| Problem details |
Although the records contain pictures, the copy should leave them out and match everything else exactly.

| Task data |

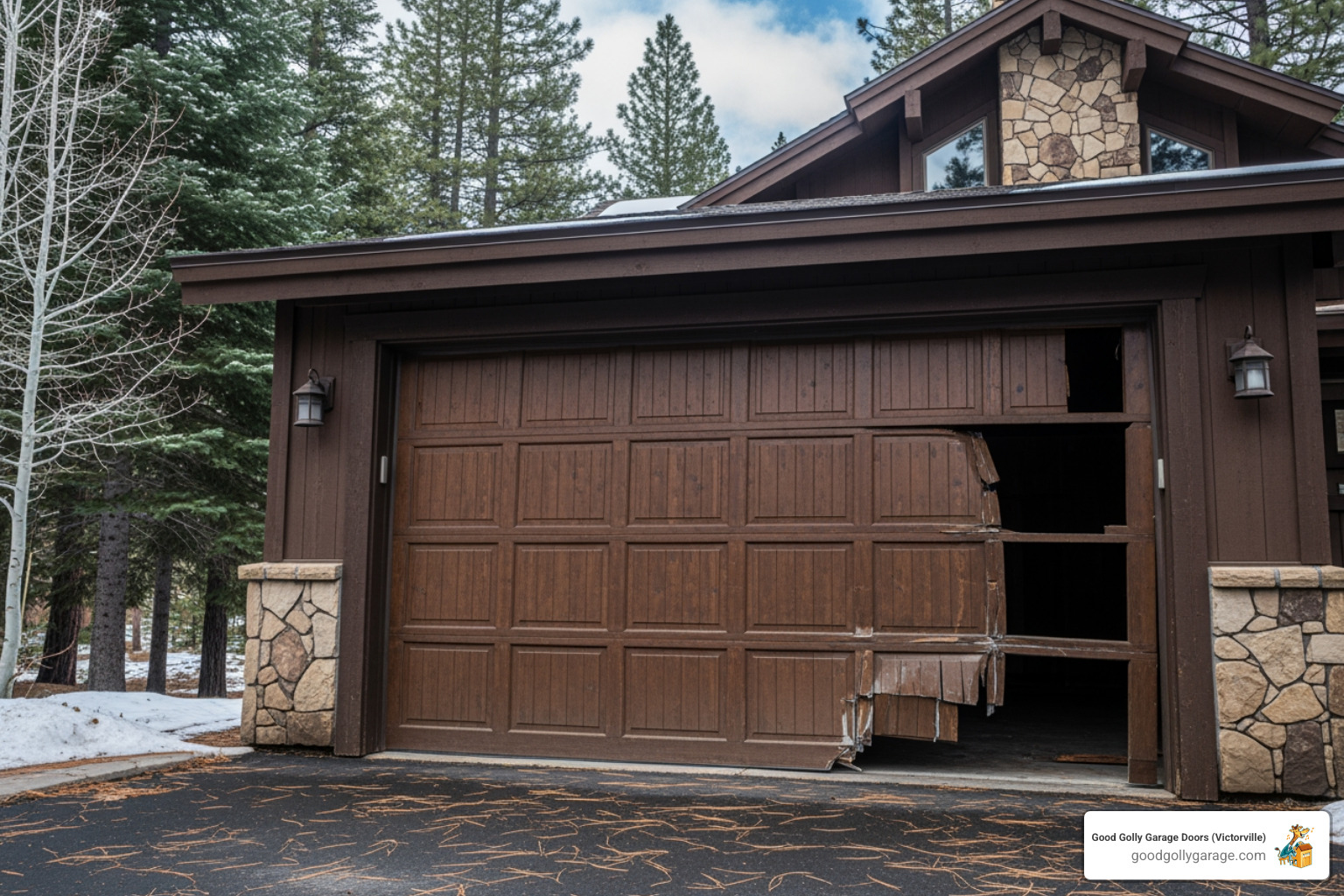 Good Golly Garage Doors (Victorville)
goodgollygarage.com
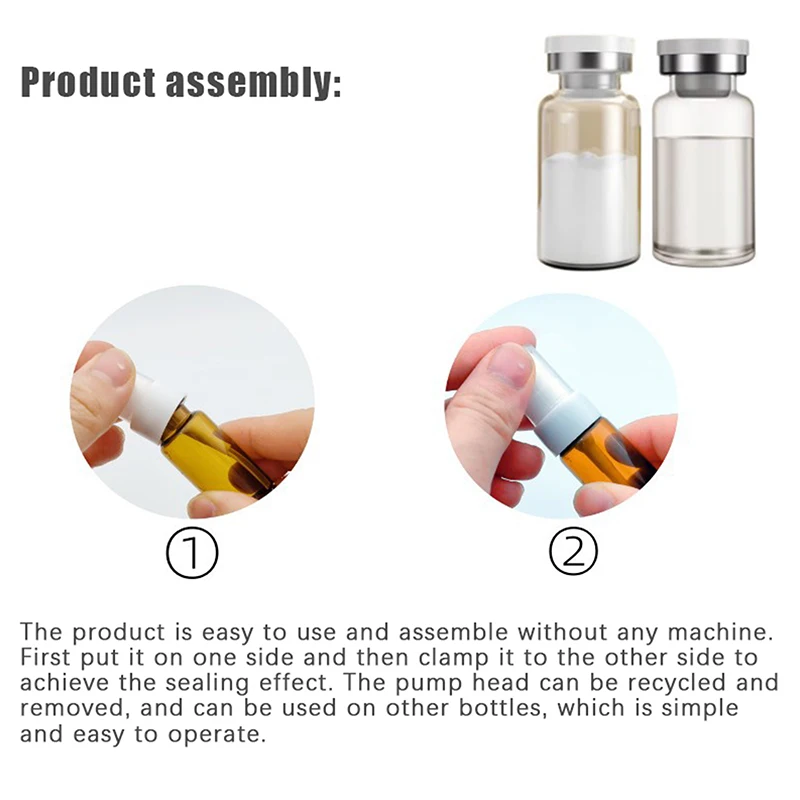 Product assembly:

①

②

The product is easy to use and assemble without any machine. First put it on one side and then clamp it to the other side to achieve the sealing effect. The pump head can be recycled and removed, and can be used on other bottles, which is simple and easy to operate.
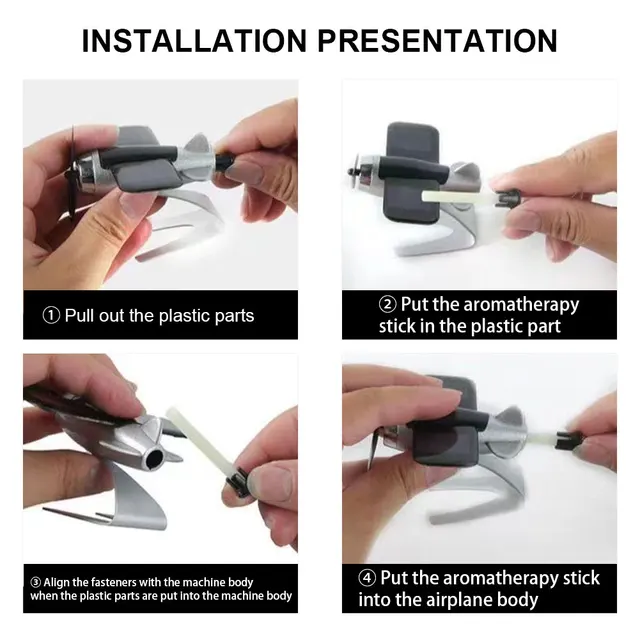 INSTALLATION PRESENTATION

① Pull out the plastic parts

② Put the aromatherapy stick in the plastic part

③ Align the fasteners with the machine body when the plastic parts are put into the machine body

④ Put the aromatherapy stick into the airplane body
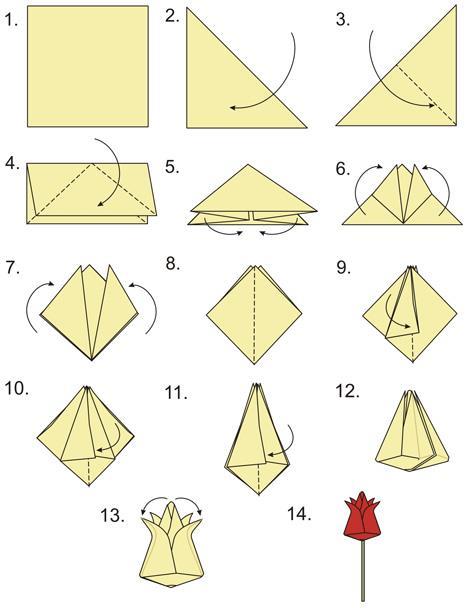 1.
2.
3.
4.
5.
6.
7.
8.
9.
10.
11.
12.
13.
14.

| Completed task |
 Good Golly Garage Doors (Victorville)
goodgollygarage.com
 Product assembly:

①

②

The product is easy to use and assemble without any machine. First put it on one side and then clamp it to the other side to achieve the sealing effect. The pump head can be recycled and removed, and can be used on other bottles, which is simple and easy to operate.
 INSTALLATION PRESENTATION

① Pull out the plastic parts

② Put the aromatherapy stick in the plastic part

③ Align the fasteners with the machine body when the plastic parts are put into the machine body

④ Put the aromatherapy stick into the airplane body
 1.
2.
3.
4.
5.
6.
7.
8.
9.
10.
11.
12.
13.
14.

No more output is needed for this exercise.